A 30-strong group swam at night into the mouth of a shark cave and into the open jaws of dozens of beasts as they mumbled prayers. The images are similar to those documented by the Spanish conquistadors during the first Spanish invasion of the Americas. 
The Belize shark-worshippers, who believe Jesus Christ was crucified on a shark, have developed a strange cult using sharks as their spiritual messengers.
Photos and video footage taken last year showed how fearsome human beings can look when swimming with large sharks. This latest personal footage shows the believers taking part in what they call 'shark cleansing'. 
Shark-worshippers are known for their strange rituals involving prostrating themselves in front of huge sharks and swimming under them with torches held above their heads during shark-cleansing ceremonies.
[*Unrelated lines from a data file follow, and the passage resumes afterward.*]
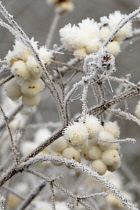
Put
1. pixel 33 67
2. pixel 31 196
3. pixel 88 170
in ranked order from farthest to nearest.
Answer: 1. pixel 31 196
2. pixel 33 67
3. pixel 88 170

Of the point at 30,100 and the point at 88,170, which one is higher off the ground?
the point at 30,100

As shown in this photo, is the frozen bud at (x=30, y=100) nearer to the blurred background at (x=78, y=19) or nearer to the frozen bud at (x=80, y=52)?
the frozen bud at (x=80, y=52)

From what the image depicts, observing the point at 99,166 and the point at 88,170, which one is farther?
the point at 99,166

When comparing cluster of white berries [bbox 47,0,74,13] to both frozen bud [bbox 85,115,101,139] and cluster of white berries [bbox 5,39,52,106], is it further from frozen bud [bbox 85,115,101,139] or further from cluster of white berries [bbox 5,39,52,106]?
frozen bud [bbox 85,115,101,139]

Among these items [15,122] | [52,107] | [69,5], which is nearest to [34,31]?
[52,107]

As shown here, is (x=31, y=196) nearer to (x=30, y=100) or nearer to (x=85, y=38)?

The purpose of underwater cameras in marine biology is an important means of exploring the deep-ocean for life that is not easily accessible to divers. Camera capabilities such as strobes, lights and video recorders have made it possible for biologists to capture the behavior of deep-ocean life from afar. Cameras have discovered previously unseen behaviors and are providing a better understanding of deep-sea animals and their environment. Video and still photography have enabled the documentation of behavior that would otherwise be too difficult to observe, particularly with the aid of scuba equipment in dangerous locations. The use of cameras has allowed scientists to see more about animal behavior than has been previously possible.